● **Votre consigne**
Reprenez l'article ci-dessous sur l'huile de tournesol argentine et rédigez sa suite à partir de sa dernière phrase.

● **Document**
+--

International 23 octobre 2022

L’Argentine prête à ravir à l’Ukraine la place de premier exportateur mondial d’huile de tournesol

La culture du tournesol, délaissée en Argentine, suscite un vif regain d’intérêt général.

Le pays sud-américain est capable à court terme de doubler le volume de ses exportations d’huile, comme autrefois, et plus encore.

Enquête à Buenos Aires.

Les cultivateurs de tournesol d’Argentine se sont donné rendez-vous et mis en ordre de bataille, avec les huiliers et les semenciers à leurs côtés, le 4 août dernier, dans l’auditorium Jean-Paul II de l’Université Catholique Argentine, sise à Buenos Aires dans le quartier huppé de docks retapés de Puerto Madero. Ils ont répondu à l’appel de leur inter-filière, l’Association argentine du tournesol (ASAGIR), à l’occasion d’un séminaire technique effervescent.

Leur mot d’ordre : redevenir, au plus vite, les premiers exportateurs de la planète d’huile de tournesol. Un rang que l’Argentine a perdu, au fil des vingt ans écoulés, au profit de l’Ukraine. Or, les déboires des Ukrainiens à la suite de l’invasion militaire russe font que l’ambition à l’export des Argentins est non seulement retrouvée, mais doublée d’un certain sentiment de devoir.

+--

● **Matériel**
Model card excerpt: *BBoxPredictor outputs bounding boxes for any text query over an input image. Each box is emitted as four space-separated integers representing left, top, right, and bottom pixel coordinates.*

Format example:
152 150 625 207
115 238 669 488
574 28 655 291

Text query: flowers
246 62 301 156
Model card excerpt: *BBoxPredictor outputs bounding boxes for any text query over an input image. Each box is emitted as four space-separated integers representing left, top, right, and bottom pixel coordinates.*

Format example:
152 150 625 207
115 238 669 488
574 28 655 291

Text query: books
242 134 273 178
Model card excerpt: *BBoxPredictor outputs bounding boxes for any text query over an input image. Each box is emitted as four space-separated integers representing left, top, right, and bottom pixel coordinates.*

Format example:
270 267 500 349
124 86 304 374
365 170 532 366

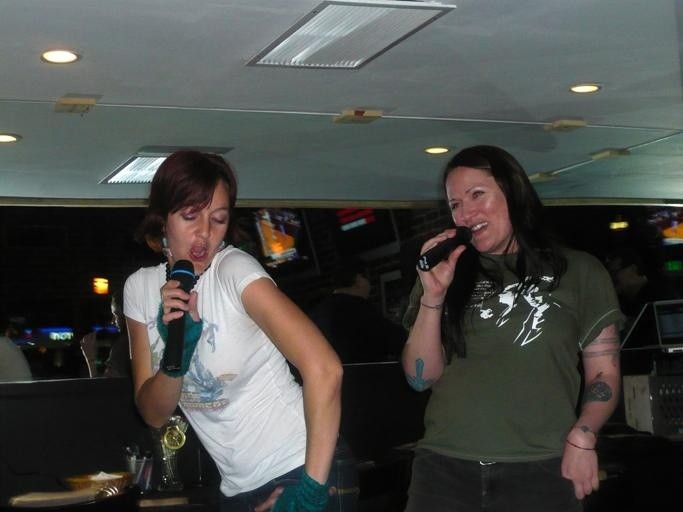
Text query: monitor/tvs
653 299 683 347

+--

● **Résultat de l'exercice**
En sont-ils capables? Leur moisson record remonte déjà loin, à la saison 1998-1999, à hauteur de 7,1 millions de tonnes (Mt) ayant donné grosso modo 3 Mt d’huile dont 2,5 Mt disponibles pour l’exportation. Quelle chute, depuis! « La saison dernière (campagne 2020-2021), nous avons exporté entre 800 000 et 900 000 t d’huiles de tournesol, raffinées ou non, issues d’une récolte de 3,4 Mt », informe Jorge Ingaramo, l’expert marché d’ASAGIR.

Cette inter-filière a été créée en 2002 dans l’urgence de relancer la culture de l’oléagineux en région pampéenne. La sole de tournesol y a fondu comme neige au soleil face au succès phénoménal du soya boosté par la technologie Roundup Ready tôt adoptée par les fermiers et les pools de semis argentins. Les surfaces semées en tournesol sont ainsi passées de 4,2 millions d’hectares (Mha) en 1998-1999 à 1,6 Mha l’an passé. On mesure là tout le potentiel de croissance, latent, de l’Argentine.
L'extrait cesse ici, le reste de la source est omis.